Gerade und Ungerade

Vjačeslav Vs. Ivanov · 1978 · Sachbuch, Kulturwissenschaft


Das Werk
Deutscher Titel: Gerade und Ungerade
Autor(en): Vjačeslav Vs. Ivanov
Originaltitel: Čet i nečet. Asimmetrija mozga i znakovych sistem
Originalsprache: russisch
Erstveröffentlichung: 1978
Schlagwörter: Asymmetrie, Gehirn, Zeichen, Mythos
Sachgebiete: Sachbuch, Kulturwissenschaft
Greifbare Ausgabe
Verlag: Hanser


Umfang dieser Ausgabe: 267 Seiten
ISBN: 9783446135073
Verweise


Gerade und Ungerade. Die Asymmetrie des Gehirns und der Zeichensysteme ist das 1978 erschienene, 1983 deutsch bei Hanser herausgebrachte Buch von Vjačeslav Vs. Ivanov, in dem die Tartuer-Moskauer Semiotik das Gehirn, den Mythos und die binären Codes zusammenzieht. Gerade und ungerade, rechts und links, die Hemisphären: Kultur als Verarbeitung von Gegensätzen, die schon der Körper kennt. Das Buch ist Tartu an der weitesten Stelle, neben Lotmans Texten.

Inhalt

Ivanov liest binäre Oppositionen nicht nur als Mythenmaschine, sondern als Anschluss an die Asymmetrie der Hemisphären. Sprache, Ritus, die slavischen Altertümer, die er mit Toporov erforscht hatte, erscheinen als Zeichensysteme, die Ungeradheit organisieren. Wer nur Lévi-Strauss kennt, unterschlägt das Gehirn; wer nur die Neurolinguistik kennt, unterschlägt den Mythos. Die These ist kühn und hat die Schule an ihre Grenze geführt, wo Semiotik Naturwissenschaft werden will.

Das Buch bleibt essayistisch, gelehrt, in der deutschen Ausgabe ein Dokument der späten sowjetischen Semiotik, die Tartu und Moskau verband. Lotman hielt sich näher am Text; Ivanov greift ins Indogermanische und ins Organ. Die Kritik nannte Spekulation, Biologismus, die Gefahr, Kultur auf Hemisphären zu reduzieren. Geblieben ist der Impuls, Zeichensysteme nicht nur als Konvention zu denken.

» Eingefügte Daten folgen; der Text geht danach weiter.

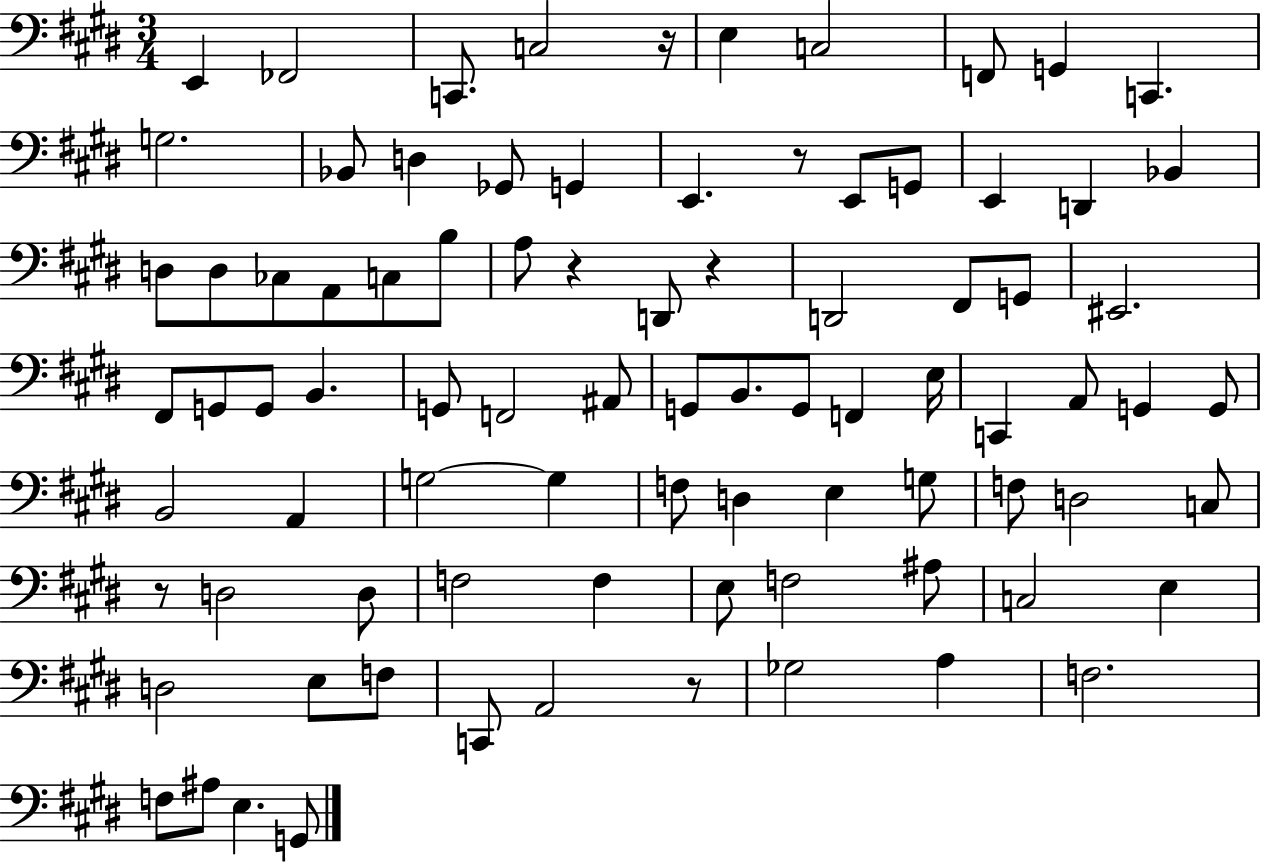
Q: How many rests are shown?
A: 6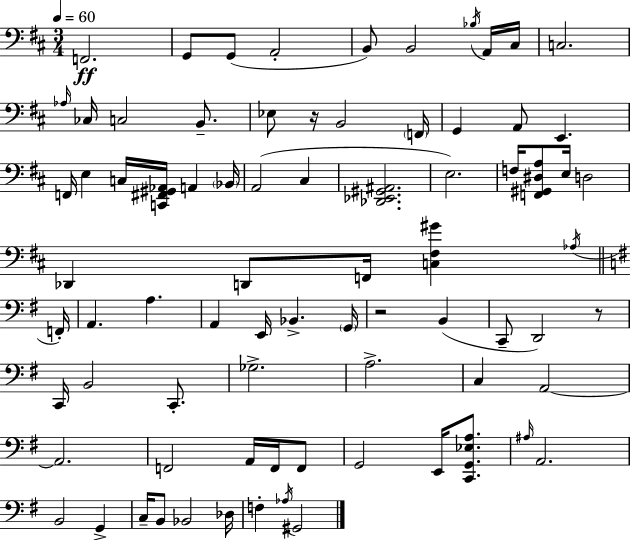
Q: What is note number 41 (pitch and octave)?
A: Bb2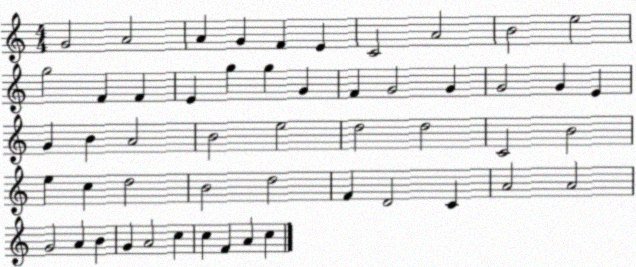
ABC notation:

X:1
T:Untitled
M:4/4
L:1/4
K:C
G2 A2 A G F E C2 A2 B2 e2 g2 F F E g g G F G2 G G2 G E G B A2 B2 e2 d2 d2 C2 B2 e c d2 B2 d2 F D2 C A2 A2 G2 A B G A2 c c F A c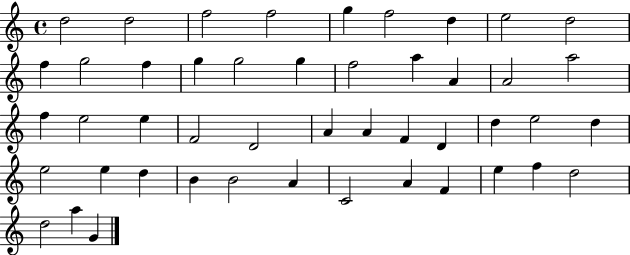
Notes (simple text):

D5/h D5/h F5/h F5/h G5/q F5/h D5/q E5/h D5/h F5/q G5/h F5/q G5/q G5/h G5/q F5/h A5/q A4/q A4/h A5/h F5/q E5/h E5/q F4/h D4/h A4/q A4/q F4/q D4/q D5/q E5/h D5/q E5/h E5/q D5/q B4/q B4/h A4/q C4/h A4/q F4/q E5/q F5/q D5/h D5/h A5/q G4/q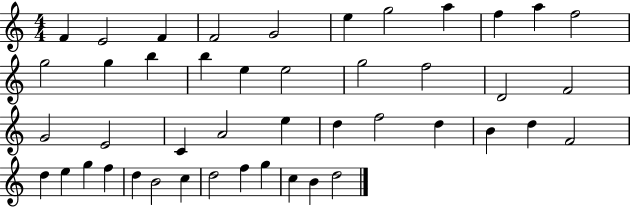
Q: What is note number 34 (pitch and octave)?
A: E5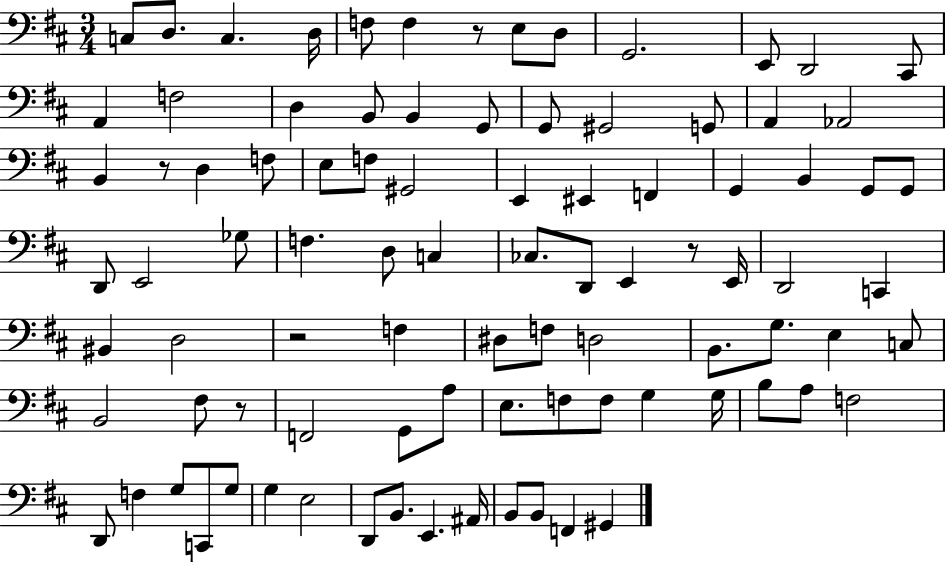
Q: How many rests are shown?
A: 5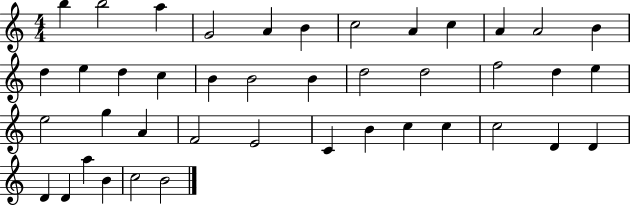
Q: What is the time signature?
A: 4/4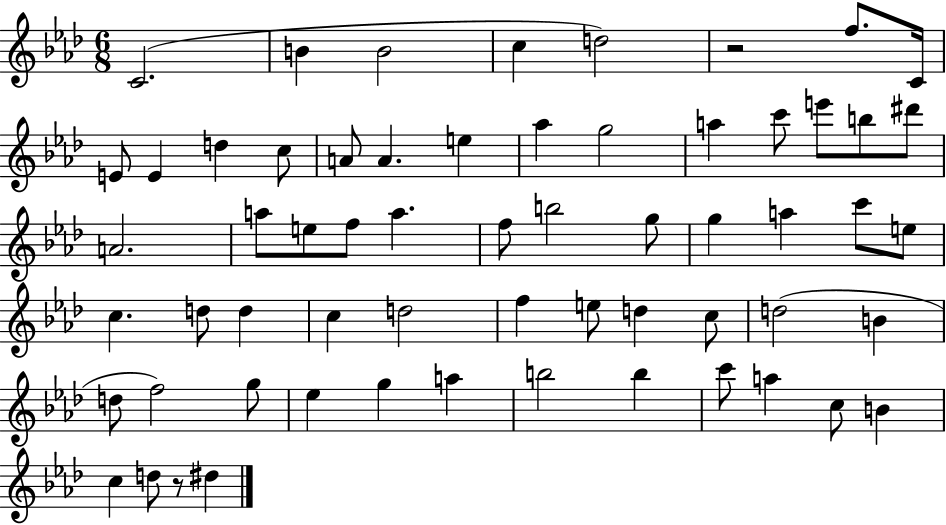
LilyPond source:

{
  \clef treble
  \numericTimeSignature
  \time 6/8
  \key aes \major
  c'2.( | b'4 b'2 | c''4 d''2) | r2 f''8. c'16 | \break e'8 e'4 d''4 c''8 | a'8 a'4. e''4 | aes''4 g''2 | a''4 c'''8 e'''8 b''8 dis'''8 | \break a'2. | a''8 e''8 f''8 a''4. | f''8 b''2 g''8 | g''4 a''4 c'''8 e''8 | \break c''4. d''8 d''4 | c''4 d''2 | f''4 e''8 d''4 c''8 | d''2( b'4 | \break d''8 f''2) g''8 | ees''4 g''4 a''4 | b''2 b''4 | c'''8 a''4 c''8 b'4 | \break c''4 d''8 r8 dis''4 | \bar "|."
}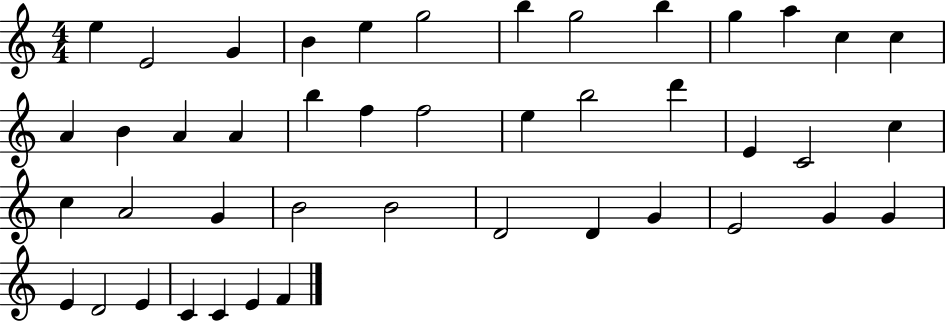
{
  \clef treble
  \numericTimeSignature
  \time 4/4
  \key c \major
  e''4 e'2 g'4 | b'4 e''4 g''2 | b''4 g''2 b''4 | g''4 a''4 c''4 c''4 | \break a'4 b'4 a'4 a'4 | b''4 f''4 f''2 | e''4 b''2 d'''4 | e'4 c'2 c''4 | \break c''4 a'2 g'4 | b'2 b'2 | d'2 d'4 g'4 | e'2 g'4 g'4 | \break e'4 d'2 e'4 | c'4 c'4 e'4 f'4 | \bar "|."
}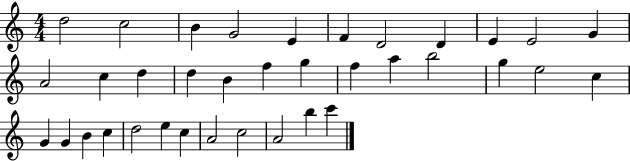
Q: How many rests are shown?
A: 0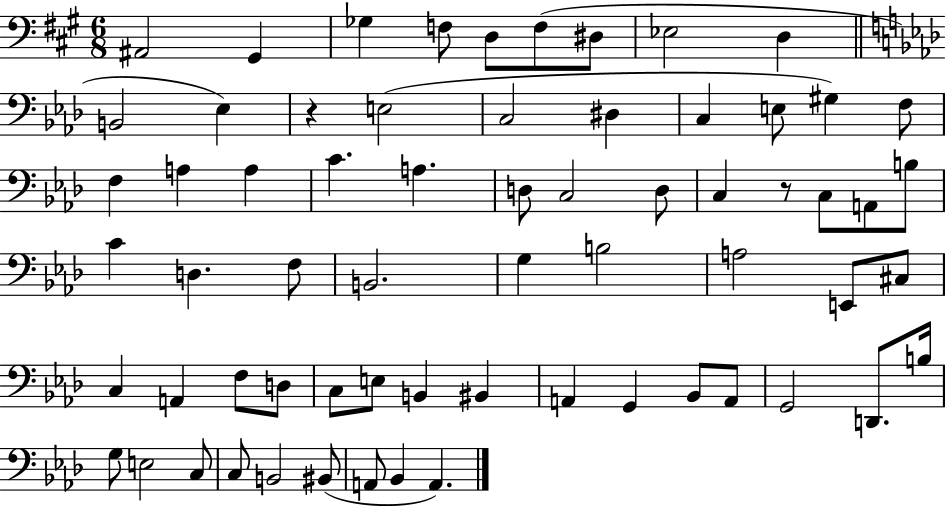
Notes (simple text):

A#2/h G#2/q Gb3/q F3/e D3/e F3/e D#3/e Eb3/h D3/q B2/h Eb3/q R/q E3/h C3/h D#3/q C3/q E3/e G#3/q F3/e F3/q A3/q A3/q C4/q. A3/q. D3/e C3/h D3/e C3/q R/e C3/e A2/e B3/e C4/q D3/q. F3/e B2/h. G3/q B3/h A3/h E2/e C#3/e C3/q A2/q F3/e D3/e C3/e E3/e B2/q BIS2/q A2/q G2/q Bb2/e A2/e G2/h D2/e. B3/s G3/e E3/h C3/e C3/e B2/h BIS2/e A2/e Bb2/q A2/q.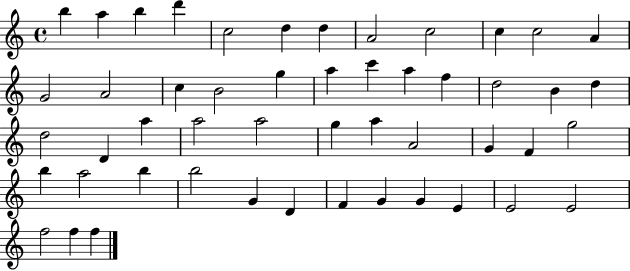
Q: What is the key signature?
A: C major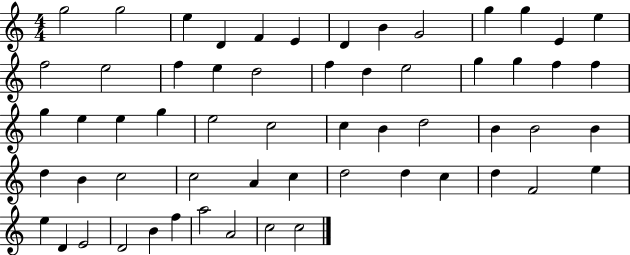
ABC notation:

X:1
T:Untitled
M:4/4
L:1/4
K:C
g2 g2 e D F E D B G2 g g E e f2 e2 f e d2 f d e2 g g f f g e e g e2 c2 c B d2 B B2 B d B c2 c2 A c d2 d c d F2 e e D E2 D2 B f a2 A2 c2 c2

Wer Ivanov nur als Mitverfasser der Thesen kennt, unterschlägt 1978. Wer Tartu nur als Literaturtheorie kennt, hat Gerade und Ungerade nicht gelesen.

Einordnung

Ivanov hat der Moskauer Seite Tartus das weite Feld gegeben: Mythos, Gehirn, die slavischen Codes. Neben Lotman und Uspenskij steht er als der Dritte, der Semiotik an den Körper band. Eco blieb höflicher gegenüber der Natur; dieser Band riskiert mehr. Wer die Tartuer Schule nur als Textstruktur kennt, hat die Asymmetrie nicht gelesen.

Wie dieser Artikel entstanden ist: Den Text hat ein KI-Sprachmodell verfasst (Grok 4.6, xAI). Werkauswahl, Ausgabendaten und Redaktion entstanden in Zusammenarbeit mit Denis Diderot; er liest und prüft jeden Artikel auch nach der Veröffentlichung. Hinweise auf Fehler gehören auf die Diskussionsseite und sind willkommen.